D: That’s why I don’t feel we can talk about languages without talking about their historical context and power dynamics. Languages are living things that can exert power over each other. The relationship between French and English is not the relationship between Mi’kmaw and English. Historically, colonially, it’s not the same. For me, part of that freedom in mixing French and English comes from my understanding that the primary relationship of power is not a fight between French and English. The larger power dynamic is between colonial languages and Indigenous languages. I’m lucky that French is very healthy in my community and in my life.
s: i loved following your thought process and journey. i became fascinated with the concept of “crossing over” between languages. The Mi’kmaw language is verb-based and polysynthetic (longer words with many word parts, and fluid word order), as you probably know. French and English are both noun-based and inflected (shorter words in specific word order). These are just different linguistic forms of language creation. Reading your work i realized that you can more easily blend French and English; it is more complex to do that with Mi’kmaw and yet i had been trying. Des fois, it feels more daunting to traverser à la rive Mi’kmaw. C’est peut-être plus difficile pour moi de continuer à nager. i am inspired to focus-in on the verb part of this concept, the “crossing over,” imagining being in water of mixed currents and landscapes.
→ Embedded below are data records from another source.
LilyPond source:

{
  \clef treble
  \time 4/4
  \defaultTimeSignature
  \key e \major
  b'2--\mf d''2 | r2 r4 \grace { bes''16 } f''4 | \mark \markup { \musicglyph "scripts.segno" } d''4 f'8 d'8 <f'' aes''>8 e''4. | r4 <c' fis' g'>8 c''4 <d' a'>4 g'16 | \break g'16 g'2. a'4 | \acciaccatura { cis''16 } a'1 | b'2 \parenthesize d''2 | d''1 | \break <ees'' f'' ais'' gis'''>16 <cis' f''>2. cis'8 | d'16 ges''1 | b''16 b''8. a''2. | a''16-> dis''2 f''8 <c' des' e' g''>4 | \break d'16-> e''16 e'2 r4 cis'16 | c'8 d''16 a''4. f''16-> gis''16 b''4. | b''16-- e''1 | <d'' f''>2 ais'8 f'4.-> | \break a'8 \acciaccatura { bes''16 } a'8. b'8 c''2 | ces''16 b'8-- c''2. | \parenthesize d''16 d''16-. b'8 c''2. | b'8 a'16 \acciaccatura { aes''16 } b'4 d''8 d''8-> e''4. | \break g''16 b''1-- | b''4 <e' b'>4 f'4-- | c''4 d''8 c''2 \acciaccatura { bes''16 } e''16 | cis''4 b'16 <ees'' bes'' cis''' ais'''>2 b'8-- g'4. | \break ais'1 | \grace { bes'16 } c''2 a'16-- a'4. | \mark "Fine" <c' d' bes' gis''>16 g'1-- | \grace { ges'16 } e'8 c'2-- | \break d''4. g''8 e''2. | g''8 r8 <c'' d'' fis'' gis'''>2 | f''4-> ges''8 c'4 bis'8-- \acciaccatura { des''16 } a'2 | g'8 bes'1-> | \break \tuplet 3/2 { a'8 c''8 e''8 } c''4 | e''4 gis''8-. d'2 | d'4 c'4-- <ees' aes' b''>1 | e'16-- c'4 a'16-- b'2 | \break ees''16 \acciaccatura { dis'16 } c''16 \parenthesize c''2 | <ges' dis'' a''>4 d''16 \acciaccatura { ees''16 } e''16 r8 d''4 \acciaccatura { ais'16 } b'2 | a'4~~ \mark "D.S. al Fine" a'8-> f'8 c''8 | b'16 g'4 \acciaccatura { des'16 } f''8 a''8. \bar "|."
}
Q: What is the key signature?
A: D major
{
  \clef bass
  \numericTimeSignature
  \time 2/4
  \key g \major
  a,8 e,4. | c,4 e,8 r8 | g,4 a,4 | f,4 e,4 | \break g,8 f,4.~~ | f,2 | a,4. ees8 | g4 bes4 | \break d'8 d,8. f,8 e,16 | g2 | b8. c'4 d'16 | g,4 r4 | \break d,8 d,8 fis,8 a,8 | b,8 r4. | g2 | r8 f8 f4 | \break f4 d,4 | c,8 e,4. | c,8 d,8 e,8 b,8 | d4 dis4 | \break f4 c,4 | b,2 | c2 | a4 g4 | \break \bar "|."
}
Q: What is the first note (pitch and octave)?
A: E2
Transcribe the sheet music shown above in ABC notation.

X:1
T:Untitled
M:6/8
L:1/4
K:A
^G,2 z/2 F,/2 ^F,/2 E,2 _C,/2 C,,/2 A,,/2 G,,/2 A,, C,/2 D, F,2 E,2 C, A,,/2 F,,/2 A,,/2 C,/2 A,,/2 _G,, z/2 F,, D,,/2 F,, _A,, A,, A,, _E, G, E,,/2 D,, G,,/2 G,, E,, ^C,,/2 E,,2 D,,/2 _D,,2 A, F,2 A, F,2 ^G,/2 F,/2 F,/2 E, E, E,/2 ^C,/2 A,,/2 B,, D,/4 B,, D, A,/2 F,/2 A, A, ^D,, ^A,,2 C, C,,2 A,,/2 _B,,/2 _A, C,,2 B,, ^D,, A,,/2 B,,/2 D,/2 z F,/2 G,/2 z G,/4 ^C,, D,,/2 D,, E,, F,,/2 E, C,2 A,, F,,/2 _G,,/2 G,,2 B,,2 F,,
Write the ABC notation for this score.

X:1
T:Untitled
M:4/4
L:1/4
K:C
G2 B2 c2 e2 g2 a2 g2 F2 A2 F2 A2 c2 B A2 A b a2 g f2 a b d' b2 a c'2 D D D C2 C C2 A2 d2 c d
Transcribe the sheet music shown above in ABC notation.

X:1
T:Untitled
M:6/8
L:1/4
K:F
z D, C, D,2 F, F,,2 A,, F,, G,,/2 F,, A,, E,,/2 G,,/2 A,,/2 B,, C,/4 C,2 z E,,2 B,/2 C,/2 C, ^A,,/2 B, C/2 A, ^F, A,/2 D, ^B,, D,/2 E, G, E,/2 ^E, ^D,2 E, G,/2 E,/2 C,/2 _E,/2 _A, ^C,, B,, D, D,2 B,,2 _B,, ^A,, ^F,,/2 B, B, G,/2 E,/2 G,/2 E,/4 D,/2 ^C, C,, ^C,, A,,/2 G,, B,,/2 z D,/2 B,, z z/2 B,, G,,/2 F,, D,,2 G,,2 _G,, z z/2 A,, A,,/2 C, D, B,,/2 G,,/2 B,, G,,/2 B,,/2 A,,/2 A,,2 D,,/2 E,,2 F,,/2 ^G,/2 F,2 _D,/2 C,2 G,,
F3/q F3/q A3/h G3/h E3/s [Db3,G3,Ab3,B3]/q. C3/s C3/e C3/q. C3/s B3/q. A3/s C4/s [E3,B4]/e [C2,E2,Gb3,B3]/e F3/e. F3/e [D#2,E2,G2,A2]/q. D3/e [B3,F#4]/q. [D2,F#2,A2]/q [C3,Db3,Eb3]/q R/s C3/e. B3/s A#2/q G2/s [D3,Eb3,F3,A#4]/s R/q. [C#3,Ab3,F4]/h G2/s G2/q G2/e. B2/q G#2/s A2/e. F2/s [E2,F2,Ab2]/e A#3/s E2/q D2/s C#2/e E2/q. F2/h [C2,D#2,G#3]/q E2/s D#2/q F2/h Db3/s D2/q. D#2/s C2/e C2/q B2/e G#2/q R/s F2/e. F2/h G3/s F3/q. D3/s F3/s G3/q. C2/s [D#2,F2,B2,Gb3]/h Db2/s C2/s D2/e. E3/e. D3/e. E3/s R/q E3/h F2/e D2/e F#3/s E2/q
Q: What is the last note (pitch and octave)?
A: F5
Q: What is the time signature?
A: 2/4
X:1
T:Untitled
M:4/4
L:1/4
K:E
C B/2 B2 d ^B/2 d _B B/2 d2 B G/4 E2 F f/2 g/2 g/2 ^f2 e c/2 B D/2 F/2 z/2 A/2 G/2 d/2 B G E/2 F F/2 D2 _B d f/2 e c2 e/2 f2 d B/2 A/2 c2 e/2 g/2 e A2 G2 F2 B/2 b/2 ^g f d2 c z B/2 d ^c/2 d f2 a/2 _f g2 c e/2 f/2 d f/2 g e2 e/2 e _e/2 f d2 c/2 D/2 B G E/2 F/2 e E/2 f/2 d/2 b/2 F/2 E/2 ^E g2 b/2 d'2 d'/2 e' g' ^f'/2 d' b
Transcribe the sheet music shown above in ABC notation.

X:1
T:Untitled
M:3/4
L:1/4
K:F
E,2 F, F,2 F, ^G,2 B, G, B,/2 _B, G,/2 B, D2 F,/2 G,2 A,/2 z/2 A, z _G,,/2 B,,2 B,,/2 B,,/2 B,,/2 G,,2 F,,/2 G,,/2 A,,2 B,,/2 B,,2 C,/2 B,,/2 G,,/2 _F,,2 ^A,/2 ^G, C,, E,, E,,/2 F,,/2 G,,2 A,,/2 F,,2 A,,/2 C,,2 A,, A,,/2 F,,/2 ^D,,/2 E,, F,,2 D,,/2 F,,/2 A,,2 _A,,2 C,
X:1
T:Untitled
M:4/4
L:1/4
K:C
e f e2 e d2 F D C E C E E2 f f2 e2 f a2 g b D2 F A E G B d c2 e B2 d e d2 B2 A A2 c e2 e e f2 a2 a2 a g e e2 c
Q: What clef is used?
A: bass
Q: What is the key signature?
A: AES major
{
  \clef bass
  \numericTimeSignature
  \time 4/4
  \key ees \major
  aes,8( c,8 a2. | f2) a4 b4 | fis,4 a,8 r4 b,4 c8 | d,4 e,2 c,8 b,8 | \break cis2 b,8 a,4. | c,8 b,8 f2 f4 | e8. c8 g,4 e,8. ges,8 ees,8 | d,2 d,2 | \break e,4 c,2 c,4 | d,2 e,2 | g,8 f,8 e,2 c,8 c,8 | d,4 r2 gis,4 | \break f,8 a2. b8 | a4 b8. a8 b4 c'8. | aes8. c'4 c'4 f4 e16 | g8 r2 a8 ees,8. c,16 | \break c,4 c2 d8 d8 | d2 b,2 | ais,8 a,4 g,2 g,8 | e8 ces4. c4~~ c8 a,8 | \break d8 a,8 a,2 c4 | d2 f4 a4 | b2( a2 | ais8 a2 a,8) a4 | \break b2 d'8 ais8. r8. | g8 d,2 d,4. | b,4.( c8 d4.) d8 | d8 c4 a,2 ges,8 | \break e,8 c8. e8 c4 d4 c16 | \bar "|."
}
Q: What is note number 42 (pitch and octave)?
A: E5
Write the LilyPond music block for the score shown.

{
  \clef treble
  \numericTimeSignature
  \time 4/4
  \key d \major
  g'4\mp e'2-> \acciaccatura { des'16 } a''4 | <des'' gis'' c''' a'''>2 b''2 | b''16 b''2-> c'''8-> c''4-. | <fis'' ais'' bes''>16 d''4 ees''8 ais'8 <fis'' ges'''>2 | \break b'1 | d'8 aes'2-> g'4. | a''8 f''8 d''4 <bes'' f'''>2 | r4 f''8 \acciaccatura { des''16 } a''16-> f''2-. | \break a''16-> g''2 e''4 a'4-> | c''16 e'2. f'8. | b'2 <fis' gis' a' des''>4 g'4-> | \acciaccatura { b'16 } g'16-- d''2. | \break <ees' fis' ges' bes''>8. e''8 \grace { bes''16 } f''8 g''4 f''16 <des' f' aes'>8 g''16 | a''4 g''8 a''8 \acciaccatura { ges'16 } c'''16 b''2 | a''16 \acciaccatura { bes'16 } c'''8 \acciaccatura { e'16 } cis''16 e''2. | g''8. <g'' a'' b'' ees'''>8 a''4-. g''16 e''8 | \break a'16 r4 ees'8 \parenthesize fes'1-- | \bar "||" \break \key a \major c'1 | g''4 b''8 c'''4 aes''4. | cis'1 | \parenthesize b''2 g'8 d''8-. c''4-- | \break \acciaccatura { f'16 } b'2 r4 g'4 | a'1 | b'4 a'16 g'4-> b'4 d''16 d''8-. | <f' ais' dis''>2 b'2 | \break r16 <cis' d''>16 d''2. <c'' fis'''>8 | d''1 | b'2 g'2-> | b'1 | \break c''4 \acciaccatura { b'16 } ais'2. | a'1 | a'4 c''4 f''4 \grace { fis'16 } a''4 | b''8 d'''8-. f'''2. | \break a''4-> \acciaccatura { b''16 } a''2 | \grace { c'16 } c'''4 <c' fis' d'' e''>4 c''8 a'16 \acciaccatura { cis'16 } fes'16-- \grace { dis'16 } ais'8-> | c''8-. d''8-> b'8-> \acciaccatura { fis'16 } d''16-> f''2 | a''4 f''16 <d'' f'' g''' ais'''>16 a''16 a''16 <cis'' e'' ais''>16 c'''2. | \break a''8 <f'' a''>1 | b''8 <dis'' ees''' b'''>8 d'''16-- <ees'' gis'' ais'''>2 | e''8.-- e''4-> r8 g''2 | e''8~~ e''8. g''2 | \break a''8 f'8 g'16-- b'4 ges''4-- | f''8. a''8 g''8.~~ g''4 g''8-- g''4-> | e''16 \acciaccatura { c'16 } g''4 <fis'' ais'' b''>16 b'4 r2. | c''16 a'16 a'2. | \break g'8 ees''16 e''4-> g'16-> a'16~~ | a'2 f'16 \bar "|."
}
D: I think that’s the thing. Languages are supposed to meet each other, and languages are supposed to influence each other. They are supposed to exchange and to be a site of sharing: I think because of the colonial context it hasn’t been that way. It’s been violent and destructive to languages. Languages meeting should be a fertile, beautiful, productive thing. We always talk about what’s lost in translation but what is gained in translation? What is gained in the interplay and in talking about how to say things in different languages? That’s what I’m interested in. That’s what’s beautiful.
My metaphor about crossing over is also about transplanting: taking seeds or plants from one place to another. I wanted to explore this idea: can a language grow in a different geographical place?
s: i appreciate following your journey and at the end you find a peace. That’s how i write too. i go through some of the turbulence of this pain of what is lost or the challenge of today but then i always find a way to say to myself: we can heal from here. What is your message to readers?
D: For me it was important to end on hybridity and on looking forward. The last poem is called “Vision” and it’s a fully bilingual poem. I think of it as one of my most successful attempt at fully integrating French and English. I wanted to end with the idea that the relationship between languages should be a positive force going forward, into the future. I hope our languages can co-exist, influence each other in a way that enriches instead of dividing us. Instead of those relationships creating conflict inside of us, I hope we can see the beauty and potential in them.